Remember when we compared your food to fuel for a grill? Sugar (which the body converts to glucose) is the lighter fluid that burns fast and hot, while fat is the briquette that burns long and slow. Carbohydrates are types of sugar molecules. When these sugar molecules are by themselves they taste sweet, like sugar or honey, but sometimes they stick together in long chains. Starches, such as flour, corn, or potato, are simply long chains of sugar molecules. They don't taste sweet on our tongue because they are too big to fit onto our sugar taste buds, but the body breaks them down into sugar molecules almost instantly. Machines can do it, too: corn is a starch that doesn't taste very sweet, and corn syrup is the exact same stuff broken down into little bits.
No matter what type of carbohydrate you put in your body-french fries or bread or cotton candy-it gets dumped into the blood as glucose for energy. If your muscles happen to be in use that moment, they'll have plenty of energy. (This is why athletes like to eat carbohydrates before competing.) If not, well, your body can always convert all that glucose to fat and store it.
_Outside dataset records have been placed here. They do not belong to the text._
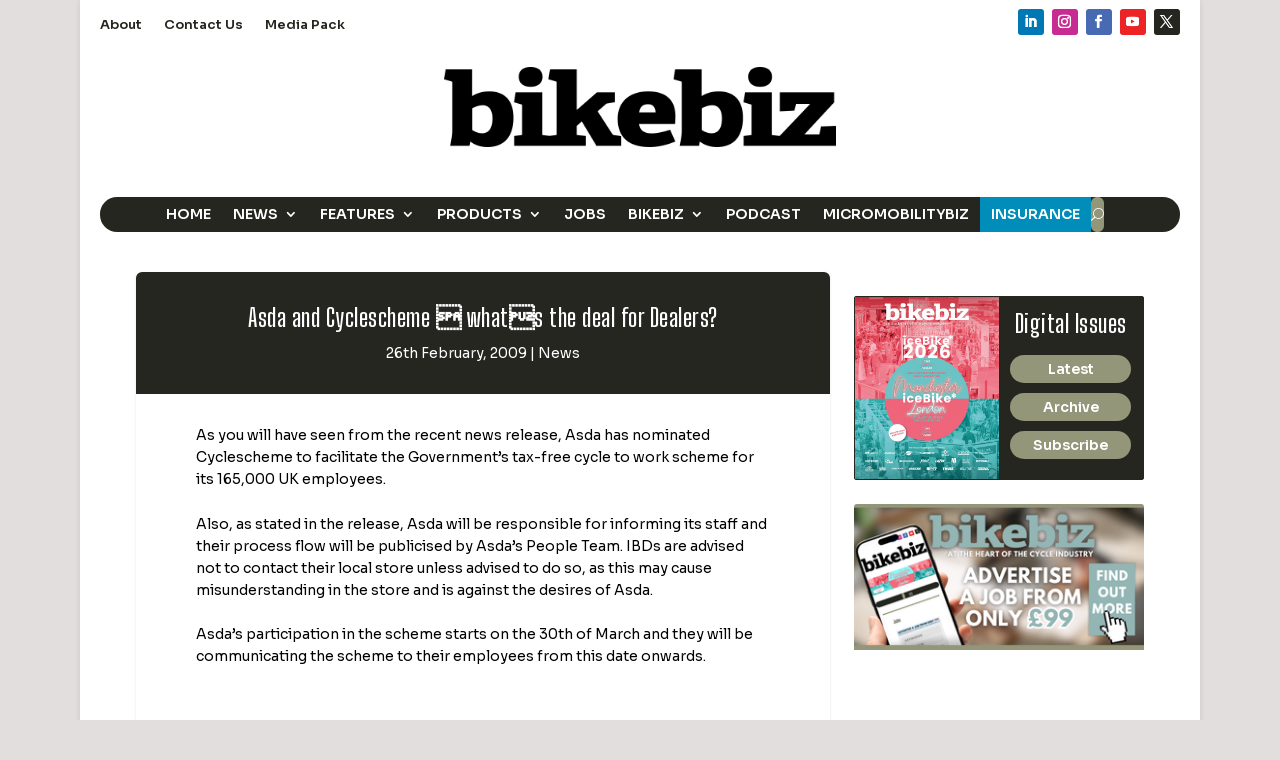

--- FILE ---
content_type: text/plain
request_url: https://www.google-analytics.com/j/collect?v=1&_v=j102&a=1850256192&t=pageview&_s=1&dl=https%3A%2F%2Fbikebiz.com%2Fasda-and-cyclescheme-%25C2%2596-what%25C2%2592s-the-deal-for-dealers%2F&ul=en-us%40posix&dt=Asda%20and%20Cyclescheme%20%C2%96%20what%C2%92s%20the%20deal%20for%20Dealers%3F%20-%20BikeBiz&sr=1280x720&vp=1280x720&_u=IEBAAEABAAAAACAAI~&jid=686392162&gjid=385234849&cid=828303587.1768633362&tid=UA-18905459-17&_gid=2141135049.1768633362&_r=1&_slc=1&z=25737142
body_size: -449
content:
2,cG-XRY7NJFVV0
Either way, eating a big load of pasta or cake causes your blood sugar level to soar. And your body responds by making tons of insulin, that hormone that makes the muscle cells or fat cells open up to receive the sugar. But having so much insulin in your blood means that your body is a little too effective at storing the sugar somewhere and you swing from very high blood sugar levels to very low ones.
Low blood sugar is also known as hypoglycemia. And you know the feeling of low blood sugar: hunger. You feel hungry, your concentration drops, you get grumpy and weak and low in energy. All you can think about is food.
So you eat. And if what you eat is mostly carbohydrates, then your blood sugar soars again, you make a lot more insulin, and the whole process repeats itself. (Until, of course, your pancreas gets so exhausted from making all the insulin that it breaks down and you get diabetes.)
Many of us spent a good deal of the low-fat eighties and nineties on this blood-sugar roller coaster, soaring on surges of carbohydrates and crashing in hunger two hours later. Snacking on a baked potato-with sugary, low-fat dressing-then looking up from our desks an hour later thinking, "I can't believe I'm hungry again." So we wound up snacking constantly, consuming more calories per day than ever before, even though less of the calories were in the form of fat. And we gained weight.